Their main concern is the stigma that will attach to their membership in the event they are charged under this bill. Even if there is an acquittal, they have been charged with an offence that could bring imprisonment.

One of them said something interesting. They have a concern with Canada losing business because of this, and they tell us it has happened before. There are some European countries where they do not in any way criminalize officers and engineers, and business has boomed in some of these places.

Could a big port like Halifax lose business to other areas? This is a big concern. I ask that because the Chamber of Shipping says that criminal charges sanction the abrogation of the presumption of innocence. Even in cases where there is no criminal intent, there is the potential to shift marine operations from Canadian ports and reduce employment. This could cause deterioration in Canada's trade competitiveness.

That could be very dangerous. It is a concern for people in the shipping world and seafarers.

Mr. Dion: On the contrary, they are afraid of what will happen in the United States, so the careless ships are dumping their waste in Canada. It will reverse the situation, or at least decrease the problem. European countries want to enforce tougher rules than ours. I do not know if we are creating a situation where jobs will be lost. Are we followers or leaders? This is the issue.

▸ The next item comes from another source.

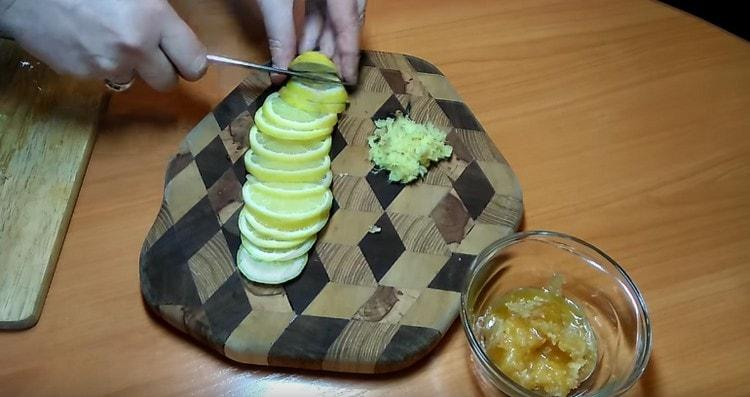Режем кружочками лимон.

In addition, we have a bad reputation in terms of how we protect our birds. I am sure this is hurting Canada's reputation and business in the country. In this world, when you do not respectfully carry out your duty to the environment, it will cost you money.

Senator Buchanan: In the United States there are big fines. The United States has something else that we do not. They use their Coast Guard. It is the third largest navy in the world. That is one of the reasons they do not have a problem in the United States. The other reason is that proceedings are more civil than criminal in the U.S.; and the high fines. There is no question about that.

We do not presently have the capability to do what the U.S. has been doing in ensuring enforcement. I would feel a lot better if Canada had a much larger enforcement capability, and it does not have to be the third largest navy in the world.

Mr. Dion: That is why we are requesting additional tools for enforcement. That is why we need this bill.

Senator Buchanan: Even with this bill, do you have the capability of enforcing it in the way the U.S. does?

Mr. Dion: I am not sure we have the same capacity as the U.S., but we will have an improved capacity.

We have an additional problem. The United States is welcoming vessels that are going there. Most of the vessels are only crossing our zone. That is why we need the bill.

Senator Buchanan: As you may know, we have lost business out of the port of Halifax to U.S. ports — Boston, Philadelphia, New York and Baltimore. We have lost container business. Hopefully, it is starting to build up again.

I met with a group in Halifax. They asked, ``Why would our officers, engineers and captains, through no fault of their own, now be subject to criminal sanctions?'' It is a very important question.

Senator Milne: It is a regulatory offence. We were just told.

Senator Buchanan: No. It carries with it criminal punishment. We have gone over this.

Mr. Wendt: In the United States, where the fines have been higher, a great percentage of the shipping is compliant. There are international rules for shipping about oil pollution prevention equipment that must be maintained, and the vast majority of shipping is compliant. They will see absolutely nothing new in Bill C-15 in terms of what they can do. Bill C-15 makes a specific reference to the Canada Shipping Act in terms of the amount of oil that can be emitted, so there is no new requirement.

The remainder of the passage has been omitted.